SET TASK: Starting at the line that contains "From the image, can" and ending at the end of the records, write those lines out again, swapping "bare arm" for "bare forearm" and leaving everything else unchanged.

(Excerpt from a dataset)
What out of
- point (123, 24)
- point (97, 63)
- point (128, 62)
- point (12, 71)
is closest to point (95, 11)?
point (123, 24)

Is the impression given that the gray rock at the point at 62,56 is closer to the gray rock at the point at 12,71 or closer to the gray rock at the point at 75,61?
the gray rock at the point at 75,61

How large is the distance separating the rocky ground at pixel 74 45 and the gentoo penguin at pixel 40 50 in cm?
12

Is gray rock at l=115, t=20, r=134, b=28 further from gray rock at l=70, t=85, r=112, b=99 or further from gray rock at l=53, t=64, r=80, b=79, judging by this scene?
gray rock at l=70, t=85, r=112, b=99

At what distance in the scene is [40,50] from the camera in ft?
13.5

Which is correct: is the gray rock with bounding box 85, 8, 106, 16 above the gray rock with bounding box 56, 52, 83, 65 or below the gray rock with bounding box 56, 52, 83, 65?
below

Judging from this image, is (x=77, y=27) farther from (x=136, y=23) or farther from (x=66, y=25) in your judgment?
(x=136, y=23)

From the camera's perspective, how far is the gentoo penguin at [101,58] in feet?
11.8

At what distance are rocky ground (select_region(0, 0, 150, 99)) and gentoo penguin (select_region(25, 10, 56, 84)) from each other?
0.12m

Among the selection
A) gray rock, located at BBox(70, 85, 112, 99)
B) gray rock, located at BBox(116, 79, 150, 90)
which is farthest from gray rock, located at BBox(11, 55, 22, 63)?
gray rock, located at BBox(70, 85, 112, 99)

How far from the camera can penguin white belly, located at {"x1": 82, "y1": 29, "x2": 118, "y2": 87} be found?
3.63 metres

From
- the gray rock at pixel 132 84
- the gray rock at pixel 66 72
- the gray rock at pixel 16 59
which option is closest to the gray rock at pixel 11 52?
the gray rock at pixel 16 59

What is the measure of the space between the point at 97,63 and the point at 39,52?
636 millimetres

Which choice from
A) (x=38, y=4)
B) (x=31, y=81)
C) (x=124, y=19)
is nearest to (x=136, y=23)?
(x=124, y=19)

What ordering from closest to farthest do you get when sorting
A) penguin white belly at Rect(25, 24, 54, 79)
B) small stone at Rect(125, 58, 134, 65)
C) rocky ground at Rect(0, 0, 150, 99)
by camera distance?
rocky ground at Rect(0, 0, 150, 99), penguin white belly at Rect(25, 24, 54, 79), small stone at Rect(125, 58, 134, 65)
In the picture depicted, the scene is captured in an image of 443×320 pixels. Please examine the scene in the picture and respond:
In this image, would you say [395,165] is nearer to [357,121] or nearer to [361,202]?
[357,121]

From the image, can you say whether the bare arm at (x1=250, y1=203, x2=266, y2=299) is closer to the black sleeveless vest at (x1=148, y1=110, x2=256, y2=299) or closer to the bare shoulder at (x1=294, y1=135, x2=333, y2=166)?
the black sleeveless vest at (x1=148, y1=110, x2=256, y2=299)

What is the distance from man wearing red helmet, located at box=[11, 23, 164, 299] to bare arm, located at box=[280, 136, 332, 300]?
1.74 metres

RESULT:
From the image, can you say whether the bare forearm at (x1=250, y1=203, x2=266, y2=299) is closer to the black sleeveless vest at (x1=148, y1=110, x2=256, y2=299) or closer to the bare shoulder at (x1=294, y1=135, x2=333, y2=166)?
the black sleeveless vest at (x1=148, y1=110, x2=256, y2=299)

What is the distance from man wearing red helmet, located at box=[11, 23, 164, 299] to bare forearm, located at box=[280, 136, 332, 300]?
1.74 metres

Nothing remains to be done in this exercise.